── DOCUMENT TEXT

As you can see the algorithm slowly adds more and more features to the weight vector and, as a result, slowly improves the accuracy.

The reported accuracy is simply the cumulative total number of errors divided by the number of steps. This is a fairly pessimistic take on how the later models are performing. In the last 100 examples the models made a combined total of only 19 mistakes so the final model accuracy is probably closer to 20% than 35%.

My biggest issue with my implementation of online learning in Clojure is that it is too slow. The 2,000 example test described above took about 40 seconds to complete.

These algorithms are meant to be ridiculously fast. Léon Bottou reports training times for his C++ stochastic gradient descent algorithm on the *full* 780k example RCV1 data set of *1.4 seconds*!

Granted I was timing both the parsing and training of the data but on the other hand I’m using less than 0.3% of the data. Indeed, a quick test shows that just parsing the 2,000 examples takes less than 2 seconds so just training on the 2,000 examples takes 35 seconds or more.

Firing up the JVisualVM to see where my code is spending most of its time reveals that a lot of time is spent getting variable values and looking up values in maps.

The performance culprit then is very likely my hastily thrown together sparse vector “library” built from hash maps. Although hash maps are fast there is still a lot of overhead in packing float and integer values in and out of Java Objects and I suspect this is where most of the time is wasted.

────
── SUPPLIED ENTRIES

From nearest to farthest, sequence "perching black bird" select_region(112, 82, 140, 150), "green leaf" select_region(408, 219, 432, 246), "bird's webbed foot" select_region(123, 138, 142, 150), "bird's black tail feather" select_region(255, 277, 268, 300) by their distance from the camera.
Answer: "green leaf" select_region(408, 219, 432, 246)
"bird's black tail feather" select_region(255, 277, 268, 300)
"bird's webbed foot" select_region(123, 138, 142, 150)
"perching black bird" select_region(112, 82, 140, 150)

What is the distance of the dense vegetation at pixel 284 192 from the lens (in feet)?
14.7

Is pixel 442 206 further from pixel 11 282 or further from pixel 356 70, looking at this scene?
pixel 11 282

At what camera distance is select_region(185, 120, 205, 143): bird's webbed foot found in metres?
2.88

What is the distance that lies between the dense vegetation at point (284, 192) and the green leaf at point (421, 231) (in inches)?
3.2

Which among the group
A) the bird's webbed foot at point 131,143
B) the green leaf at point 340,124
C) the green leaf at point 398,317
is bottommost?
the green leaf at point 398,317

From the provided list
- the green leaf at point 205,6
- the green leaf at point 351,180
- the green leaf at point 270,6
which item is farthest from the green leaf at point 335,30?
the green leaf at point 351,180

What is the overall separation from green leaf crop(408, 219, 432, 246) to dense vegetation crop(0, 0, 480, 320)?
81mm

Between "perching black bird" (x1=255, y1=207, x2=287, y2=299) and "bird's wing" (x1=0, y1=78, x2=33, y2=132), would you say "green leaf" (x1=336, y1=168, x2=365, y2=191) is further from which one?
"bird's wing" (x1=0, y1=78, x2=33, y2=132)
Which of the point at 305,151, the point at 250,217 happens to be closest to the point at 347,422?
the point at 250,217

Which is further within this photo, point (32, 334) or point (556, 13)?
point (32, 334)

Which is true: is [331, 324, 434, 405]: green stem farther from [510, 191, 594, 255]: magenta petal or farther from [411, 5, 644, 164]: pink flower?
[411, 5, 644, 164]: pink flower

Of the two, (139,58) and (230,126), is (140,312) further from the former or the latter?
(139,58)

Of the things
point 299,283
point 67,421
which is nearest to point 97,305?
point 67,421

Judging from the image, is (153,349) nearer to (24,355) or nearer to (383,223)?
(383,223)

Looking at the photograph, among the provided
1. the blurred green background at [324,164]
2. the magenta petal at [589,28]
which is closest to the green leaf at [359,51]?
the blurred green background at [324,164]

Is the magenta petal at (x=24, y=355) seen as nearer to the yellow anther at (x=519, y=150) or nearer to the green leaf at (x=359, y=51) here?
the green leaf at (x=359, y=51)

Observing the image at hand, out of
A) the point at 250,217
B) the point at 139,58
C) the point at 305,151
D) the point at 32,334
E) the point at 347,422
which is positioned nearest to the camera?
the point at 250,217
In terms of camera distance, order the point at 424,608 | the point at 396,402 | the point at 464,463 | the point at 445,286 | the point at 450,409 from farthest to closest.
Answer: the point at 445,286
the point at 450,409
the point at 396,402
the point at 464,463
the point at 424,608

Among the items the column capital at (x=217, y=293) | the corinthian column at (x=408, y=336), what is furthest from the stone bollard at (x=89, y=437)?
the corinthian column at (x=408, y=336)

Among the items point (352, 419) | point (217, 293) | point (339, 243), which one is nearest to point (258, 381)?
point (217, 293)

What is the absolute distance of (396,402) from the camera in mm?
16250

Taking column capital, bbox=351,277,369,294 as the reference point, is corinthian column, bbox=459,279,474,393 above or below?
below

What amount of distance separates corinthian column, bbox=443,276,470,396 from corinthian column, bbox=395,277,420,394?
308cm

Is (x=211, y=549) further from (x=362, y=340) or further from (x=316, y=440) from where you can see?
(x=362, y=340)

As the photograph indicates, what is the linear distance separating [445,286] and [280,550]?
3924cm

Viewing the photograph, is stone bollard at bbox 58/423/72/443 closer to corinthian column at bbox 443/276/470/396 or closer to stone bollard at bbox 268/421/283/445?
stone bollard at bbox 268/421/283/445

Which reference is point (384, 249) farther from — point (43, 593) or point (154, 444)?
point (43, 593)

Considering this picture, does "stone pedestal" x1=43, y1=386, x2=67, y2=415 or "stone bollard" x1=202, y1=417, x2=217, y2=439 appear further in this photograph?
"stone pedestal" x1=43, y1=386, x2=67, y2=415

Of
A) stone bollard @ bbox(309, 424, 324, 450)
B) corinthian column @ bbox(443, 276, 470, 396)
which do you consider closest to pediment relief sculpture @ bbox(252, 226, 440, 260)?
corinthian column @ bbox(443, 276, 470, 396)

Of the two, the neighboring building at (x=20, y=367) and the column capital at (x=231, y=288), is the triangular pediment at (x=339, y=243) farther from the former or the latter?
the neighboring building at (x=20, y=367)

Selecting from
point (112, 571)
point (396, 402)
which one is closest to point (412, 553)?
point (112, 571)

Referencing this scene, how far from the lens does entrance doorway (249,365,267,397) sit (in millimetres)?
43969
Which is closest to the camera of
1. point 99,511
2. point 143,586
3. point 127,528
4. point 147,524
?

────

• [WHAT IS EXPECTED]: From the passage on online learning in Clojure, print the part that opens with the words containing "Granted I was" and closes with "time is wasted.".

• [RESPONSE TO THE EXERCISE]:
Granted I was timing both the parsing and training of the data but on the other hand I’m using less than 0.3% of the data. Indeed, a quick test shows that just parsing the 2,000 examples takes less than 2 seconds so just training on the 2,000 examples takes 35 seconds or more.

Firing up the JVisualVM to see where my code is spending most of its time reveals that a lot of time is spent getting variable values and looking up values in maps.

The performance culprit then is very likely my hastily thrown together sparse vector “library” built from hash maps. Although hash maps are fast there is still a lot of overhead in packing float and integer values in and out of Java Objects and I suspect this is where most of the time is wasted.